To load data from perticular sheet we need to use .parse() function by passing the sheet name or sheet index. Pandas is clever enough to understand you are passing a sheetname or an index.

In [24]:
df1 = data.parse("2002")

In [25]:
df2 = data.parse(0)

### SAS or Stata files

SAS is an acronym for * "Statistical Analysis System" * where as Stata is contraction of *"Statistics"* and *"Data"*. The former is used in business analytics and biostatistics while the later is popular in academic social sciences research such as Economics and Epidemiology.

SAS files are important because SAS is a software suit that performs following steps.
- Advance analytics
- Multivariate analysis
- Business intelligence
- Data Management
- Predictive analytics
- Standard for computational analysis

The most common file extention for SAS files are **.sas7bdat** or **.sas7bcat** which are dataset files and categorical files respectively.

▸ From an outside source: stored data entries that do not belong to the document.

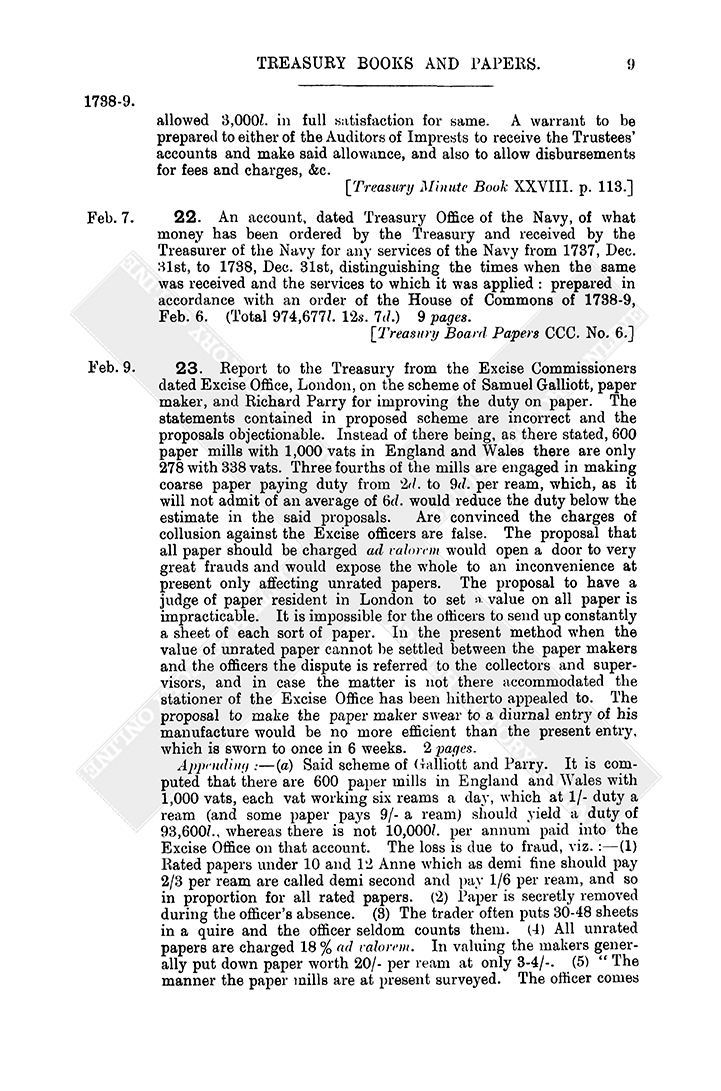 TREASURY BOOKS AND PAPERS. 9

1738-9.

allowed 3,000l. in full satisfaction for same. A warrant to be prepared to either of the Auditors of Imprests to receive the Trustees' accounts and make said allowance, and also to allow disbursements for fees and charges, &c.

[Treasury Minute Book XXVIII. p. 113.]

Feb. 7. 22. An account, dated Treasury Office of the Navy, of what money has been ordered by the Treasury and received by the Treasurer of the Navy for any services of the Navy from 1737, Dec. 31st, to 1738, Dec. 31st, distinguishing the times when the same was received and the services to which it was applied: prepared in accordance with an order of the House of Commons of 1738-9, Feb. 6. (Total 974,677l. 12s. 7d.) 9 pages.

[Treasury Board Papers CCC. No. 6.]

Feb. 9. 23. Report to the Treasury from the Excise Commissioners dated Excise Office, London, on the scheme of Samuel Galliott, paper maker, and Richard Parry for improving the duty on paper. The statements contained in proposed scheme are incorrect and the proposals objectionable. Instead of there being, as there stated, 600 paper mills with 1,000 vats in England and Wales there are only 278 with 338 vats. Three fourths of the mills are engaged in making coarse paper paying duty from 2d. to 9d. per ream, which, as it will not admit of an average of 6d. would reduce the duty below the estimate in the said proposals. Are convinced the charges of collusion against the Excise officers are false. The proposal that all paper should be charged ad valorem would open a door to very great frauds and would expose the whole to an inconvenience at present only affecting unrated papers. The proposal to have a judge of paper resident in London to set a value on all paper is impracticable. It is impossible for the officers to send up constantly a sheet of each sort of paper. In the present method when the value of unrated paper cannot be settled between the paper makers and the officers the dispute is referred to the collectors and supervisors, and in case the matter is not there accommodated the stationer of the Excise Office has been hitherto appealed to. The proposal to make the paper maker swear to a diurnal entry of his manufacture would be no more efficient than the present entry, which is sworn to once in 6 weeks. 2 pages.

Appending:—(a) Said scheme of Galliott and Parry. It is computed that there are 600 paper mills in England and Wales with 1,000 vats, each vat working six reams a day, which at 1/- duty a ream (and some paper pays 9/- a ream) should yield a duty of 93,600l., whereas there is not 10,000l. per annum paid into the Excise Office on that account. The loss is due to fraud, viz.:—(1) Rated papers under 10 and 12 Anne which as demi fine should pay 2/3 per ream are called demi second and pay 1/6 per ream, and so in proportion for all rated papers. (2) Paper is secretly removed during the officer's absence. (3) The trader often puts 30-48 sheets in a quire and the officer seldom counts them. (4) All unrated papers are charged 18 % ad valorem. In valuing the makers generally put down paper worth 20/- per ream at only 3-4/-. (5) "The manner the paper mills are at present surveyed. The officer comes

The former files can be imported as follows.

In [26]:
from sas7bdat import SAS7BDAT

with SAS7BDAT('sales.sas7bdat') as file:
    df_sas = file.to_data_frame()

Stata files have extention **.dta** and we can import them using pandas as follows.

In [27]:
data = pd.read_stata('disarea.dta')

### HDF5 files

HDF5 stands for *"Hierarchical Data Format version 5"*. This is a standard mechanism for storing large quantities of numerical data. Now how large are we talking ? It is relatively common to deal with datasets which can be hundreds of gigabytes or terabytes. HDF5 itself can scale to exabytes.

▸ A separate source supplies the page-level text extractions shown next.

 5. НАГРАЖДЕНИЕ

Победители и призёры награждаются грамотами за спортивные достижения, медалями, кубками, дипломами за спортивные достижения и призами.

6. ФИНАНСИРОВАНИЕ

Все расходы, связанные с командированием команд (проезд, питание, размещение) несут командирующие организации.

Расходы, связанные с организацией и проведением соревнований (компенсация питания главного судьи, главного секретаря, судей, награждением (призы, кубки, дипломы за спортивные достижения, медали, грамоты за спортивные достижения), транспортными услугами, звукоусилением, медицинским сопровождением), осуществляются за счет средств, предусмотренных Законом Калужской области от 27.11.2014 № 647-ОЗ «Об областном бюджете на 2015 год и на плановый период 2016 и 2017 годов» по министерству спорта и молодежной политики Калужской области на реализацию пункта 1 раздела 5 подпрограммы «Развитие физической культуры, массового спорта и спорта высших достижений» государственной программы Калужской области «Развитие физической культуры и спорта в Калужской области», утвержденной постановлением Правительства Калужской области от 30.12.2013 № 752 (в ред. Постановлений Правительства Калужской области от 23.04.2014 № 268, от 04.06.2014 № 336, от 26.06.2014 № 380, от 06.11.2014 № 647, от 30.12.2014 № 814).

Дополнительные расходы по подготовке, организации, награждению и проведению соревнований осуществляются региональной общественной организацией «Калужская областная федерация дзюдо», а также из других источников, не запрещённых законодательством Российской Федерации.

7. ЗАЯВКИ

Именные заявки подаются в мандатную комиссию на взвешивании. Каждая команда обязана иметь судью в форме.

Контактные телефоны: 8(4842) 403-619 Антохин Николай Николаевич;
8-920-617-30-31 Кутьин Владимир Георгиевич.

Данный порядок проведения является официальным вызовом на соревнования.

We need to import package h5py to extract data from such files.

In [28]:
import h5py

In [29]:
data = h5py.File('L-L1_LOSC_4_V1-1126259446-32.hdf5','r')  # 'r' is to read

In [30]:
#check the type of variable 'data'
print(type(data))

<class 'h5py._hl.files.File'>


**The structure of HDF5 files**

In [31]:
for key in data.keys():
    print(key)

meta
quality
strain


As you can see above, there are 3 keys. Each of these is a HDF group. You can think of these groups as directories.

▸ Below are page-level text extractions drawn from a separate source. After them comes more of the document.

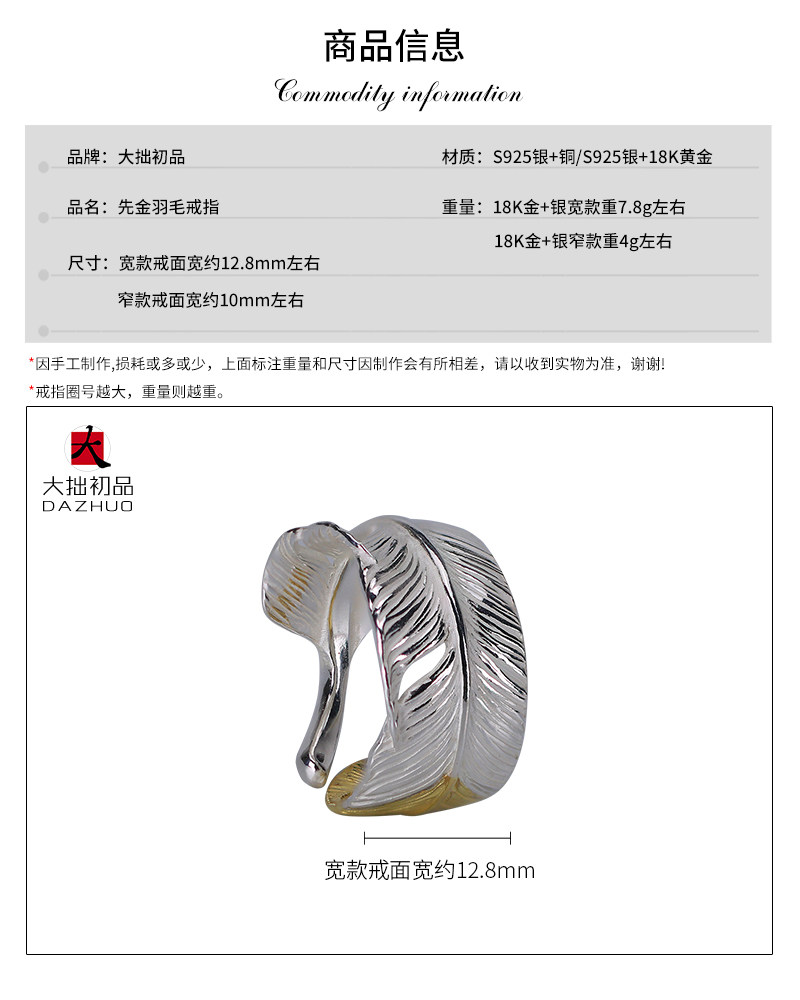 商品信息

Commodity information

品牌：大拙初品

品名：先金羽毛戒指

尺寸：宽款戒面宽约12.8mm左右

窄款戒面宽约10mm左右

材质：S925银+铜/S925银+18K黄金

重量：18K金+银宽款重7.8g左右

18K金+银窄款重4g左右

*因手工制作,损耗或多或少，上面标注重量和尺寸因制作会有所相差，请以收到实物为准，谢谢!

*戒指圈号越大，重量则越重。

大

大拙初品
DAZHUO

宽款戒面宽约12.8mm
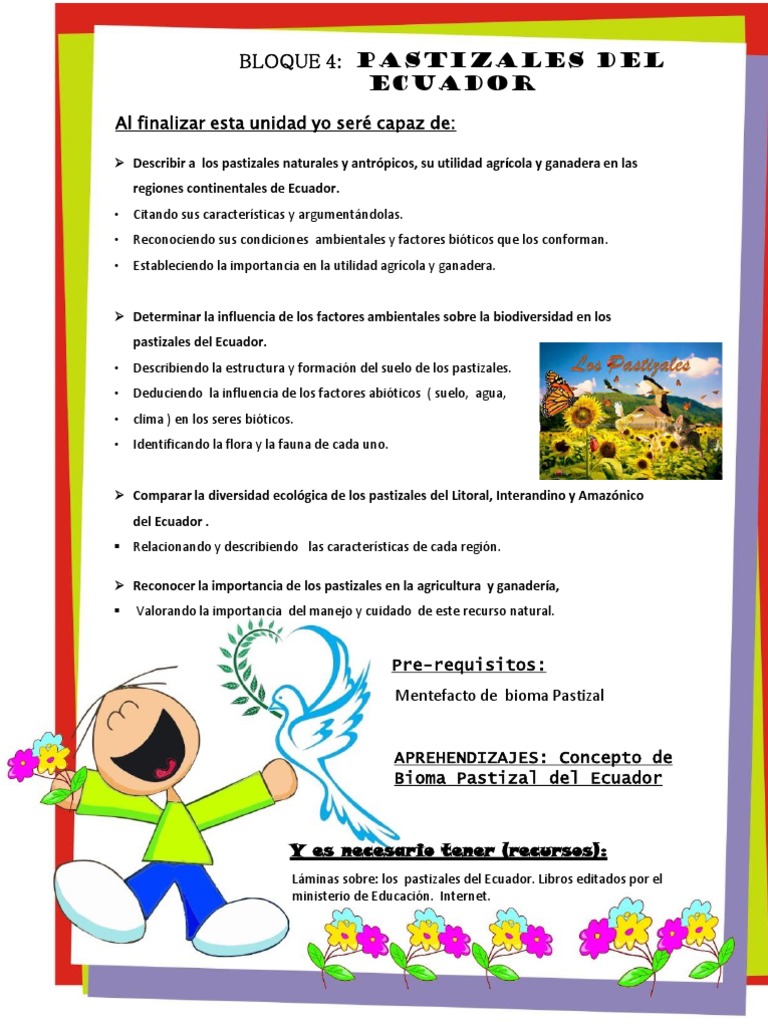 BLOQUE 4: PASTIZALES DEL ECUADOR

Al finalizar esta unidad yo seré capaz de:

➢ Describir a los pastizales naturales y antrópicos, su utilidad agrícola y ganadera en las regiones continentales de Ecuador.
• Citando sus características y argumentándolas.
• Reconociendo sus condiciones ambientales y factores bióticos que los conforman.
• Estableciendo la importancia en la utilidad agrícola y ganadera.

➢ Determinar la influencia de los factores ambientales sobre la biodiversidad en los pastizales del Ecuador.
• Describiendo la estructura y formación del suelo de los pastizales.
• Deduciendo la influencia de los factores abióticos ( suelo, agua,
• clima ) en los seres bióticos.
• Identificando la flora y la fauna de cada uno.

Los Pastizales

➢ Comparar la diversidad ecológica de los pastizales del Litoral, Interandino y Amazónico del Ecuador .
▪ Relacionando y describiendo las características de cada región.

➢ Reconocer la importancia de los pastizales en la agricultura y ganadería,
▪ Valorando la importancia del manejo y cuidado de este recurso natural.

Pre-requisitos:

Mentefacto de bioma Pastizal

APREHENDIZAJES: Concepto de Bioma Pastizal del Ecuador

Y es necesario tener (recursos):

Láminas sobre: los pastizales del Ecuador. Libros editados por el ministerio de Educación. Internet.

- meta : Meta-data for the file
- quality : Refers to data quality
- strain : This is the data of interest.

### MATLAB files

MATLAB which is a short for Matrix Laboratory is a numerical computing environment that is an industry standard in the space of Engineering and Science. Lot of people use MATLAB and save data as **.mat** files.

The standard library *scipy* will allow us to read or write .mat files.

In [32]:
import scipy.io

mat = scipy.io.loadmat('ja_data2.mat')

In [33]:
print(type(mat))

<class 'dict'>


As you can see, the data imported from matlab files is stored as dictionary in Python workspace. The mapping is as follows.
- keys : MATLAB variable names
- values : object assigned to variables